# Data entries
—————

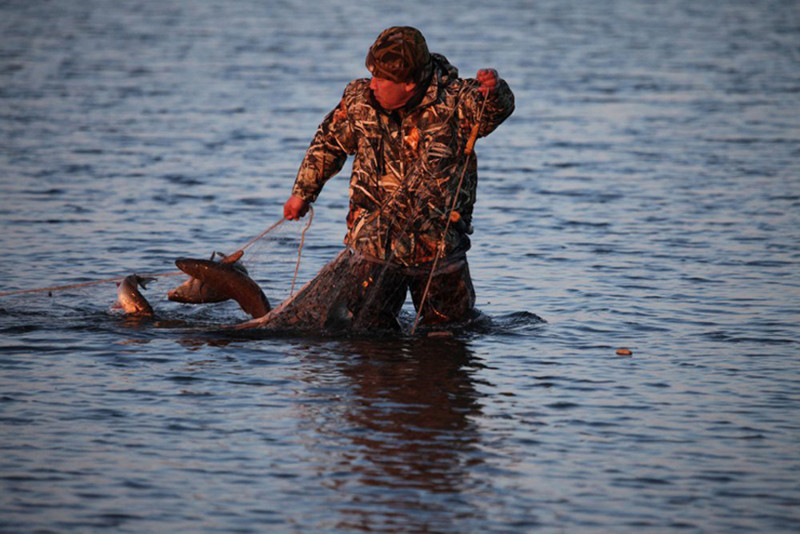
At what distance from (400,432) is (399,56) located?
2.16m

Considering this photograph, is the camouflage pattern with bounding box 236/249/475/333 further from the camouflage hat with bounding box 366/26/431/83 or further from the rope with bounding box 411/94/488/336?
the camouflage hat with bounding box 366/26/431/83

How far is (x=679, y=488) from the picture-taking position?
6.32 meters

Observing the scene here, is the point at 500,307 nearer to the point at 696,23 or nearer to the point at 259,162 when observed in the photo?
the point at 259,162

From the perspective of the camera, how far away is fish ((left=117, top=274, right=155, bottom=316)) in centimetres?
941

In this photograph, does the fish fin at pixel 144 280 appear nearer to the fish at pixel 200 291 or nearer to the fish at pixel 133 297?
the fish at pixel 133 297

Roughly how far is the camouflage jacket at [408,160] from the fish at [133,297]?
1747 millimetres

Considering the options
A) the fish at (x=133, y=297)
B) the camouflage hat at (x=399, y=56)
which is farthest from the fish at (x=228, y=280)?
the camouflage hat at (x=399, y=56)

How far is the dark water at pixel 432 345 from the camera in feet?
20.4

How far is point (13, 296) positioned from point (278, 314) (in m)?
2.25

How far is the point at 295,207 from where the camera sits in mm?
8352

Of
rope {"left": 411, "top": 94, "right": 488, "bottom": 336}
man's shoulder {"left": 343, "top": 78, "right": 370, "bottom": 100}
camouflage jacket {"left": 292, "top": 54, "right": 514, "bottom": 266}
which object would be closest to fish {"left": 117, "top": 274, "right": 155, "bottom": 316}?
camouflage jacket {"left": 292, "top": 54, "right": 514, "bottom": 266}

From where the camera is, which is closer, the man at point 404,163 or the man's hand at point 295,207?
the man at point 404,163

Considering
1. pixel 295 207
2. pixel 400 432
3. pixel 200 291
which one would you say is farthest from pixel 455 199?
pixel 200 291

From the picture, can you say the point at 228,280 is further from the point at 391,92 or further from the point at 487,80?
the point at 487,80
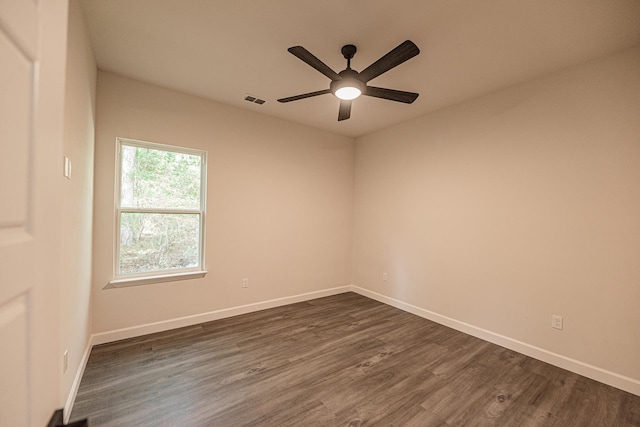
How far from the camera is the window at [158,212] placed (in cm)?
279

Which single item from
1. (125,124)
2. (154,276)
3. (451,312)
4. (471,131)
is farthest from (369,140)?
(154,276)

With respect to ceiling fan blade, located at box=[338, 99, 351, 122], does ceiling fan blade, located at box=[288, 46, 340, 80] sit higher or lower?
higher

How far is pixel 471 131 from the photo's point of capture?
3.11 metres

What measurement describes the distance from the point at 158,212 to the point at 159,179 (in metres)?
0.37

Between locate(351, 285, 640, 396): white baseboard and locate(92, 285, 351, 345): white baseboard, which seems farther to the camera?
locate(92, 285, 351, 345): white baseboard

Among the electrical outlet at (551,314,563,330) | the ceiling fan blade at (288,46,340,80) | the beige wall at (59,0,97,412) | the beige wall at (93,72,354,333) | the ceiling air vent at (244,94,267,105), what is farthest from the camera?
the ceiling air vent at (244,94,267,105)

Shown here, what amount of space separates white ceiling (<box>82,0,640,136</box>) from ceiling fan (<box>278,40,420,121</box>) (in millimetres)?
285

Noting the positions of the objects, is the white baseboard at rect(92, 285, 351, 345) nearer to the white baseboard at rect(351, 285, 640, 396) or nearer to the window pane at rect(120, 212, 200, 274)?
the window pane at rect(120, 212, 200, 274)

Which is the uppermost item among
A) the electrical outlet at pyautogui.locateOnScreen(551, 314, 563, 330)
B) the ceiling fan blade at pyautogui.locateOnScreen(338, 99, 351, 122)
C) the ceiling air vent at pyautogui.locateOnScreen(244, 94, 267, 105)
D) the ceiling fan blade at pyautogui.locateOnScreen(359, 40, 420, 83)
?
the ceiling air vent at pyautogui.locateOnScreen(244, 94, 267, 105)

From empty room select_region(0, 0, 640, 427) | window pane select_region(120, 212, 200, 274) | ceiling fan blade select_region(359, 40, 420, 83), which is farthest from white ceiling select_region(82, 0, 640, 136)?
window pane select_region(120, 212, 200, 274)

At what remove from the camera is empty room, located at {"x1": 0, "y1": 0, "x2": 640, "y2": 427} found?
1.13 metres

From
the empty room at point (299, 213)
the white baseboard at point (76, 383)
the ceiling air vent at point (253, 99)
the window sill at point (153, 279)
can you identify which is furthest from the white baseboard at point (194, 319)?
the ceiling air vent at point (253, 99)

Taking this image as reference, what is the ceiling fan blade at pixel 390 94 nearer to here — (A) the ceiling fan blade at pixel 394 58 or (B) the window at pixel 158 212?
(A) the ceiling fan blade at pixel 394 58

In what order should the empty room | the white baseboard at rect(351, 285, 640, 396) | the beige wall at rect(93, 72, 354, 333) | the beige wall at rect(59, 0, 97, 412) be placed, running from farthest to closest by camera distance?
the beige wall at rect(93, 72, 354, 333) < the white baseboard at rect(351, 285, 640, 396) < the beige wall at rect(59, 0, 97, 412) < the empty room
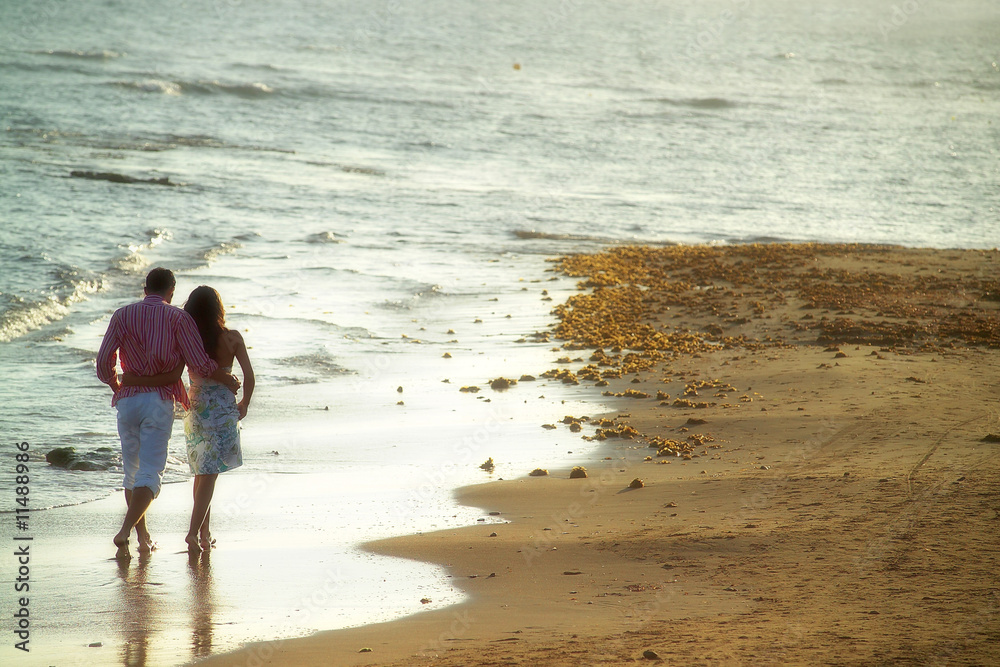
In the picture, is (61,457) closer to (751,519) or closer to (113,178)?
(751,519)

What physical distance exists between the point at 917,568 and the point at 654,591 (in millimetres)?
1278

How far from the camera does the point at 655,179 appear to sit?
85.5ft

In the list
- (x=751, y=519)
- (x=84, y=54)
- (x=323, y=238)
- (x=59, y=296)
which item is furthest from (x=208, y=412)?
(x=84, y=54)

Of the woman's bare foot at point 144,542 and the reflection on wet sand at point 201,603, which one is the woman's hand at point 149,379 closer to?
the woman's bare foot at point 144,542

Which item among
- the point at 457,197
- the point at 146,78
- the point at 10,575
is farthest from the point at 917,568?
the point at 146,78

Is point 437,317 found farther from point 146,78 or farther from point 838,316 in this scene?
point 146,78

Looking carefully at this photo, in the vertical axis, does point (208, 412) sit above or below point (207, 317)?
below

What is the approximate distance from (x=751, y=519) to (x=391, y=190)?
57.9ft

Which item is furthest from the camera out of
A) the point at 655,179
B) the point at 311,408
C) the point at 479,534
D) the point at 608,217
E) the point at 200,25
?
the point at 200,25

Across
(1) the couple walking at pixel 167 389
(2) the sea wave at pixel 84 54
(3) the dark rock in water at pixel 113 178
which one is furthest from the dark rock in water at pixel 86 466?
(2) the sea wave at pixel 84 54

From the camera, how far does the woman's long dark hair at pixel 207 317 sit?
204 inches

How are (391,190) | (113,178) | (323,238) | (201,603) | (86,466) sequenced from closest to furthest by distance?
(201,603) < (86,466) < (323,238) < (113,178) < (391,190)

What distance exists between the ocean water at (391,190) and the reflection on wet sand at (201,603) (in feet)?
3.36

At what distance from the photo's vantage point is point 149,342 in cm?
502
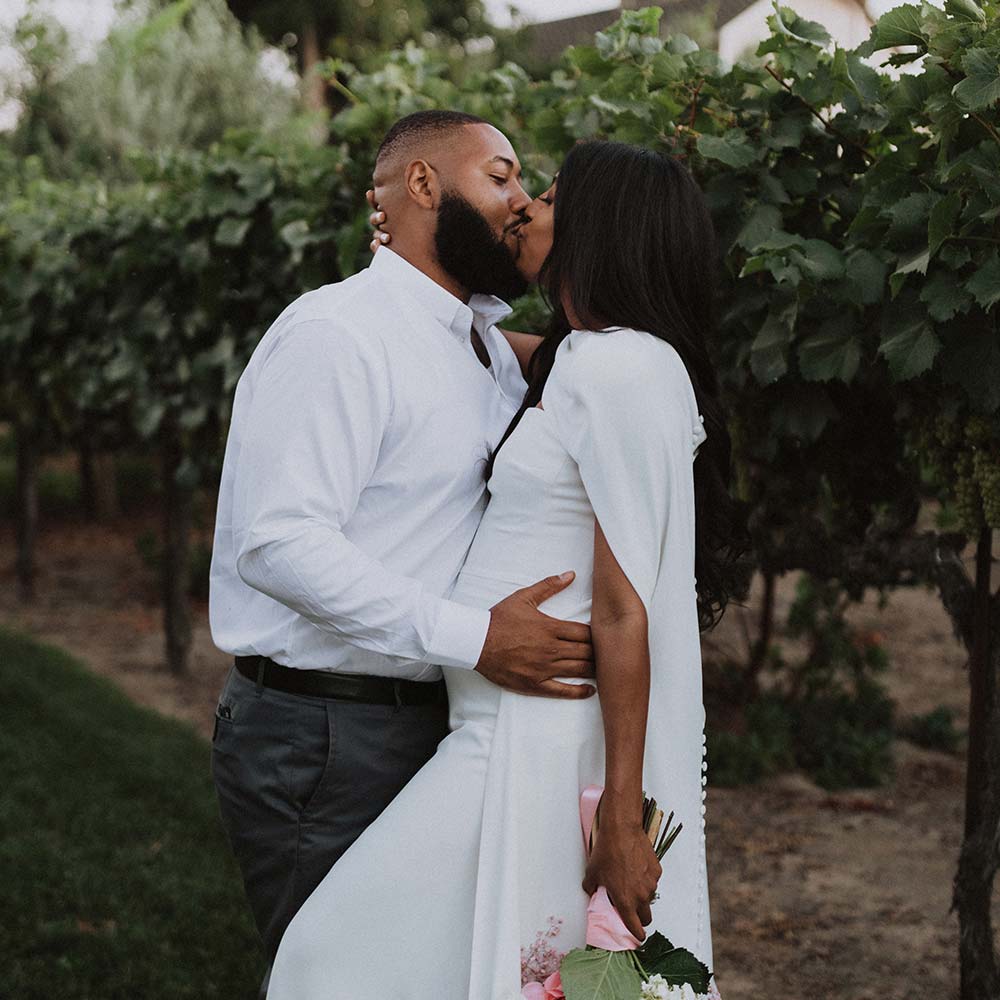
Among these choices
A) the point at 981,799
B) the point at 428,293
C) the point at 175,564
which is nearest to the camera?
the point at 428,293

—————

Omit every picture, and otherwise quote the entries exactly.

# Answer to this task
At what distance from (400,432) is (399,56) located?
2.16m

Considering this photograph, is the camouflage pattern with bounding box 236/249/475/333 further from the camouflage hat with bounding box 366/26/431/83 or further from the rope with bounding box 411/94/488/336?
the camouflage hat with bounding box 366/26/431/83

How far is (x=679, y=488) from the picture-taking position?
6.32 meters

Observing the scene here, is the point at 500,307 nearer to the point at 696,23 or nearer to the point at 259,162 when observed in the photo?
the point at 259,162

From the perspective of the camera, how far away is fish ((left=117, top=274, right=155, bottom=316)) in centimetres?
941

In this photograph, does the fish fin at pixel 144 280 appear nearer to the fish at pixel 200 291 or nearer to the fish at pixel 133 297?
the fish at pixel 133 297

Roughly how far is the camouflage jacket at [408,160] from the fish at [133,297]?
1747 millimetres

Considering the options
A) the fish at (x=133, y=297)
B) the camouflage hat at (x=399, y=56)
which is farthest from the fish at (x=228, y=280)?
the camouflage hat at (x=399, y=56)

How far is the dark water at pixel 432 345 from the camera in feet?
20.4

How far is point (13, 296) positioned from point (278, 314) (in m)?
2.25

How far is the point at 295,207 from where the camera sits in mm?
8352

Of
rope {"left": 411, "top": 94, "right": 488, "bottom": 336}
man's shoulder {"left": 343, "top": 78, "right": 370, "bottom": 100}
camouflage jacket {"left": 292, "top": 54, "right": 514, "bottom": 266}
which object would be closest to fish {"left": 117, "top": 274, "right": 155, "bottom": 316}?
camouflage jacket {"left": 292, "top": 54, "right": 514, "bottom": 266}

From where the camera is, which is closer, the man at point 404,163 or the man's hand at point 295,207?
the man at point 404,163

Considering
1. pixel 295 207
2. pixel 400 432
3. pixel 200 291
which one would you say is farthest from pixel 455 199?
pixel 200 291

From the picture, can you say the point at 228,280 is further from the point at 391,92 or further from the point at 487,80?
the point at 487,80
How far from the camera is the window at [158,212] placed (in cm)?
279

Which single item from
1. (125,124)
2. (154,276)
3. (451,312)
4. (471,131)
is farthest from (369,140)?
(154,276)

With respect to ceiling fan blade, located at box=[338, 99, 351, 122], does ceiling fan blade, located at box=[288, 46, 340, 80] sit higher or lower?
higher

How far is pixel 471 131 from the photo's point of capture?
3.11 metres

What measurement describes the distance from the point at 158,212 to the point at 159,179 (in metres)?
0.37

Between locate(351, 285, 640, 396): white baseboard and locate(92, 285, 351, 345): white baseboard, which seems farther to the camera?
locate(92, 285, 351, 345): white baseboard

Among the electrical outlet at (551,314,563,330) | the ceiling fan blade at (288,46,340,80) | the beige wall at (59,0,97,412) | the beige wall at (93,72,354,333) | the ceiling air vent at (244,94,267,105), what is farthest from the camera?
the ceiling air vent at (244,94,267,105)

Shown here, what amount of space separates white ceiling (<box>82,0,640,136</box>) from ceiling fan (<box>278,40,420,121</box>) (in millimetres)?
285

Noting the positions of the objects, is the white baseboard at rect(92, 285, 351, 345) nearer to the white baseboard at rect(351, 285, 640, 396) or nearer to the window pane at rect(120, 212, 200, 274)?
the window pane at rect(120, 212, 200, 274)

Which is the uppermost item among
A) the electrical outlet at pyautogui.locateOnScreen(551, 314, 563, 330)
B) the ceiling fan blade at pyautogui.locateOnScreen(338, 99, 351, 122)
C) the ceiling air vent at pyautogui.locateOnScreen(244, 94, 267, 105)
D) the ceiling fan blade at pyautogui.locateOnScreen(359, 40, 420, 83)
?
the ceiling air vent at pyautogui.locateOnScreen(244, 94, 267, 105)

From empty room select_region(0, 0, 640, 427) | window pane select_region(120, 212, 200, 274) | ceiling fan blade select_region(359, 40, 420, 83), which is farthest from white ceiling select_region(82, 0, 640, 136)?
window pane select_region(120, 212, 200, 274)

At what remove from the camera is empty room, located at {"x1": 0, "y1": 0, "x2": 640, "y2": 427} found?
1.13 metres

From
the empty room at point (299, 213)
the white baseboard at point (76, 383)
the ceiling air vent at point (253, 99)
the window sill at point (153, 279)
can you identify which is furthest from the white baseboard at point (194, 319)?
the ceiling air vent at point (253, 99)

Taking this image as reference, what is the ceiling fan blade at pixel 390 94 nearer to here — (A) the ceiling fan blade at pixel 394 58 or (B) the window at pixel 158 212?
(A) the ceiling fan blade at pixel 394 58

In what order should the empty room | the white baseboard at rect(351, 285, 640, 396) | the beige wall at rect(93, 72, 354, 333) | the beige wall at rect(59, 0, 97, 412) be placed, running from farthest to closest by camera distance?
the beige wall at rect(93, 72, 354, 333) < the white baseboard at rect(351, 285, 640, 396) < the beige wall at rect(59, 0, 97, 412) < the empty room
In the picture, is (61,457) closer to (751,519) or closer to (113,178)?
(751,519)

What physical distance exists between the point at 917,568 and the point at 654,591 (in millimetres)?
1278

How far from the camera does the point at 655,179 appear to sit?
85.5ft

In the list
- (x=751, y=519)
- (x=84, y=54)
- (x=323, y=238)
- (x=59, y=296)
which item is furthest from (x=208, y=412)?
(x=84, y=54)

Of the woman's bare foot at point 144,542 and the reflection on wet sand at point 201,603, which one is the woman's hand at point 149,379 closer to?
the woman's bare foot at point 144,542

Which item among
- the point at 457,197
- the point at 146,78
- the point at 10,575
is farthest from the point at 917,568?
the point at 146,78

Is point 437,317 found farther from point 146,78 or farther from point 838,316 in this scene?
point 146,78

Looking carefully at this photo, in the vertical axis, does point (208, 412) sit above or below point (207, 317)?
below

What is the approximate distance from (x=751, y=519) to (x=391, y=190)?
57.9ft

Which item is furthest from the camera out of
A) the point at 655,179
B) the point at 311,408
C) the point at 479,534
D) the point at 608,217
E) the point at 200,25
?
the point at 200,25

Across
(1) the couple walking at pixel 167 389
(2) the sea wave at pixel 84 54
(3) the dark rock in water at pixel 113 178
which one is furthest from the dark rock in water at pixel 86 466?
(2) the sea wave at pixel 84 54

From the camera, how far does the woman's long dark hair at pixel 207 317 sit?
204 inches

How are (391,190) | (113,178) | (323,238) | (201,603) | (86,466) sequenced from closest to furthest by distance?
(201,603) < (86,466) < (323,238) < (113,178) < (391,190)

What distance exists between the ocean water at (391,190) and the reflection on wet sand at (201,603) (in feet)?
3.36

At what distance from the photo's vantage point is point 149,342 in cm?
502
Among these choices
A) the point at 981,799
B) the point at 428,293
C) the point at 175,564
which is nearest to the camera?
the point at 428,293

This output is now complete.